GIVEN EXERCISE
Edit the lines from the one containing "How large is" through the end of the records, inclusive, so that "separation" becomes "distance", and give those lines back with nothing else changed.

GIVEN RECORDS
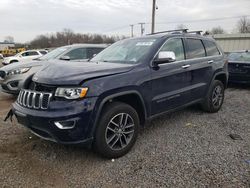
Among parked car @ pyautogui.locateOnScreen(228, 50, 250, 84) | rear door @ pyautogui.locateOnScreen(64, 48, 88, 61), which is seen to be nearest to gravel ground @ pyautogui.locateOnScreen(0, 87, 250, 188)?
rear door @ pyautogui.locateOnScreen(64, 48, 88, 61)

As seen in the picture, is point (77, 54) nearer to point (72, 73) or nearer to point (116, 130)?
point (72, 73)

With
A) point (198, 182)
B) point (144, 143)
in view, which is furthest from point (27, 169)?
point (198, 182)

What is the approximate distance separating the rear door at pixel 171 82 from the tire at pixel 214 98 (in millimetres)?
841

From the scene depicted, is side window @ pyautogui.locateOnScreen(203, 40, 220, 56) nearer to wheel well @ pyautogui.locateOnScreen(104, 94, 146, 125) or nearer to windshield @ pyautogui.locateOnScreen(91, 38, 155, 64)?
windshield @ pyautogui.locateOnScreen(91, 38, 155, 64)

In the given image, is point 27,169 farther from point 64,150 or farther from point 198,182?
point 198,182

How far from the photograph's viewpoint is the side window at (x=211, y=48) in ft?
15.5

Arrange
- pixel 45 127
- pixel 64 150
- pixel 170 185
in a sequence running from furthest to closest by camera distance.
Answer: pixel 64 150 → pixel 45 127 → pixel 170 185

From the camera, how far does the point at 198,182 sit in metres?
2.47

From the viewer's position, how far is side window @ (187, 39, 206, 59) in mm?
4238

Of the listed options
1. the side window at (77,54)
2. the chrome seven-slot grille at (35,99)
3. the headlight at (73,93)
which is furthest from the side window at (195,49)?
the side window at (77,54)

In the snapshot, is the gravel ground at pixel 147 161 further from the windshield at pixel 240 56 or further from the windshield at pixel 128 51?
the windshield at pixel 240 56

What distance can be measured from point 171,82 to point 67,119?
6.44ft

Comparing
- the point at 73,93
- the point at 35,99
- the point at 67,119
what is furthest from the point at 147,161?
the point at 35,99

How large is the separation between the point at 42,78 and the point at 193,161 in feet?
7.75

RESULT OF THIS TASK
How large is the distance between the point at 42,78 and the point at 193,161 in feet?
7.75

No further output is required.